> _Activity_: Copy the records that run from the line containing "Lovely Vintage Pie" through the line containing "Momento de la", changing "Brown" to "Black" and leaving everything else unchanged. Give only those lines.

---------- Data provided

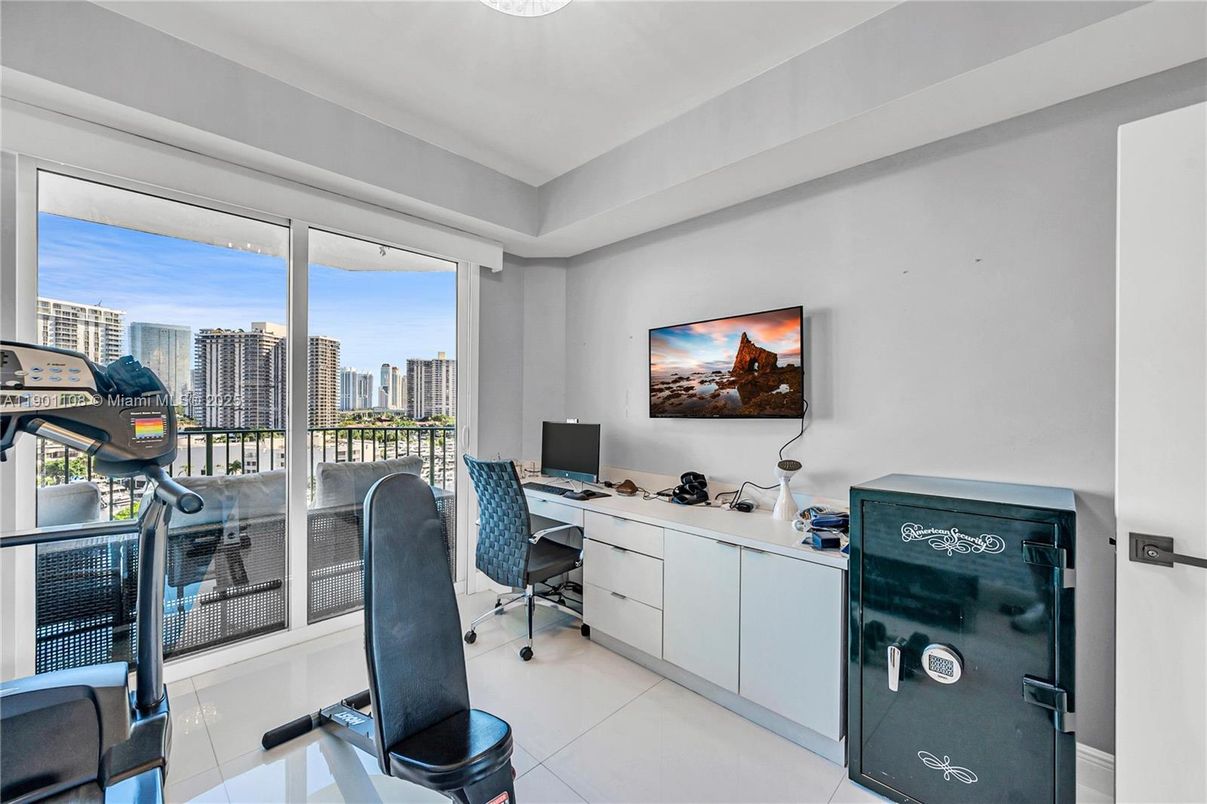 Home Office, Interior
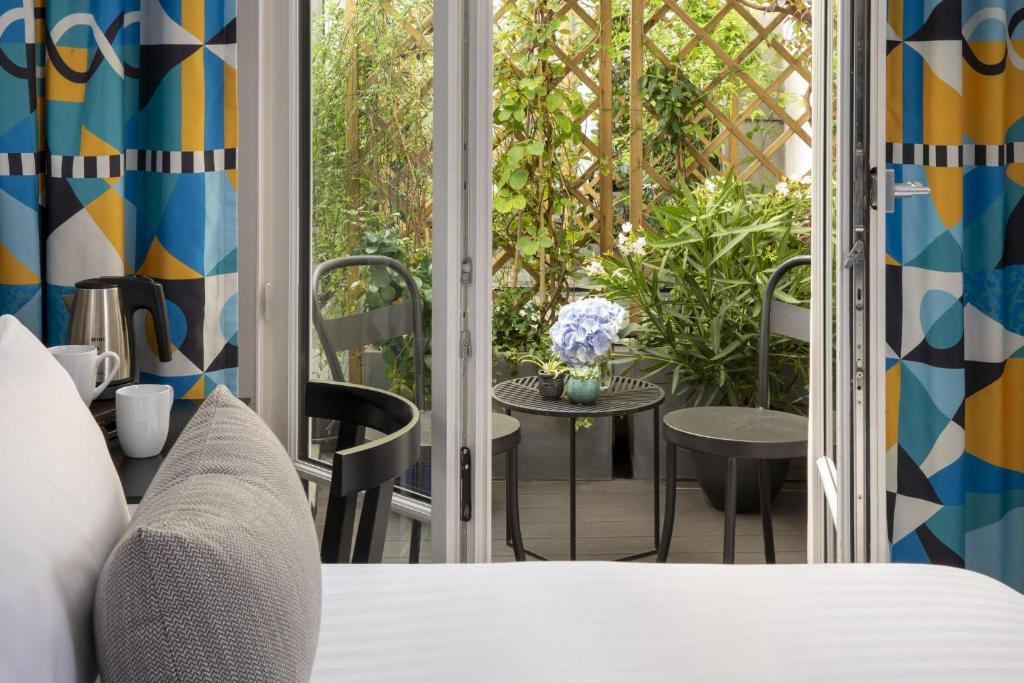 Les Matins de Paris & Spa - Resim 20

--------------------
---------- Data provided

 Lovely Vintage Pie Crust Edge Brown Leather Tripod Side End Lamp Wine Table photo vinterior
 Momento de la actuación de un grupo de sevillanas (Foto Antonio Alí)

--------------------
---------- Data provided

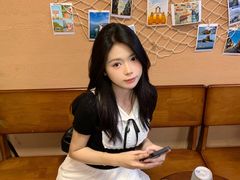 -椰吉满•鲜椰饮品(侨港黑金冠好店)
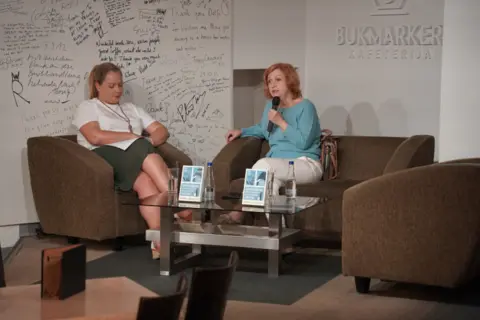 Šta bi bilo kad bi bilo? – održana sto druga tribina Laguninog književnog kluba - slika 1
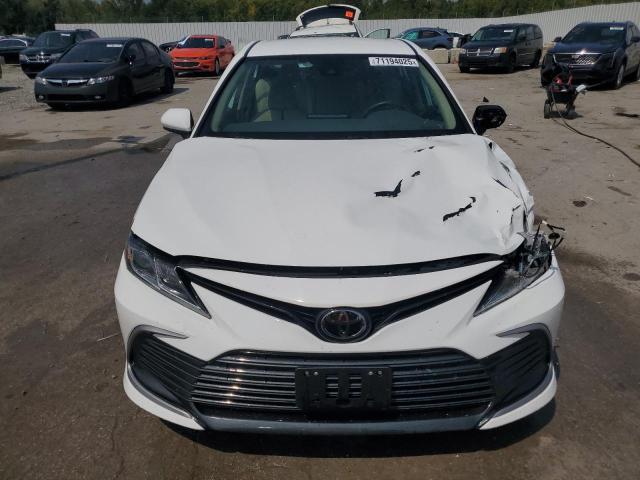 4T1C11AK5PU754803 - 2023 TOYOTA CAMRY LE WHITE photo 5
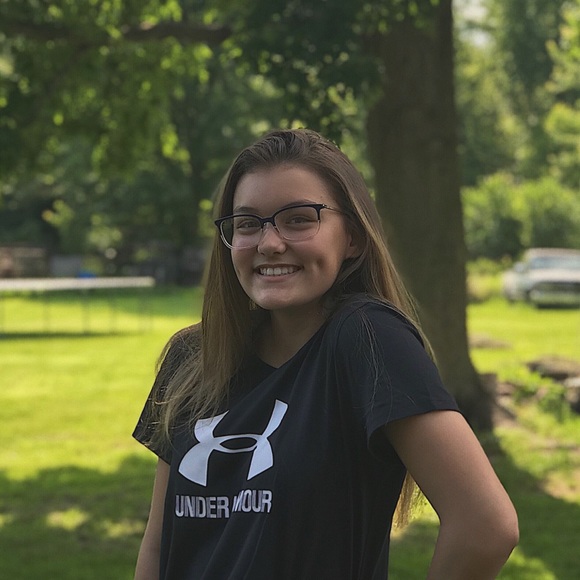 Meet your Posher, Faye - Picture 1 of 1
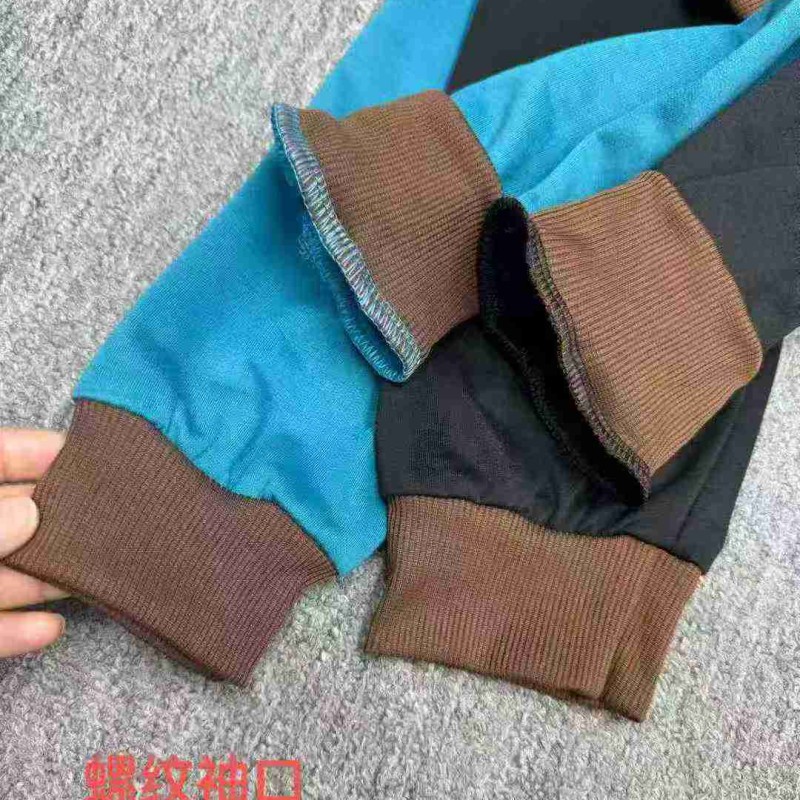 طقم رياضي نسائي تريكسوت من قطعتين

--------------------

> _Answer section_:
 Lovely Vintage Pie Crust Edge Black Leather Tripod Side End Lamp Wine Table photo vinterior
 Momento de la actuación de un grupo de sevillanas (Foto Antonio Alí)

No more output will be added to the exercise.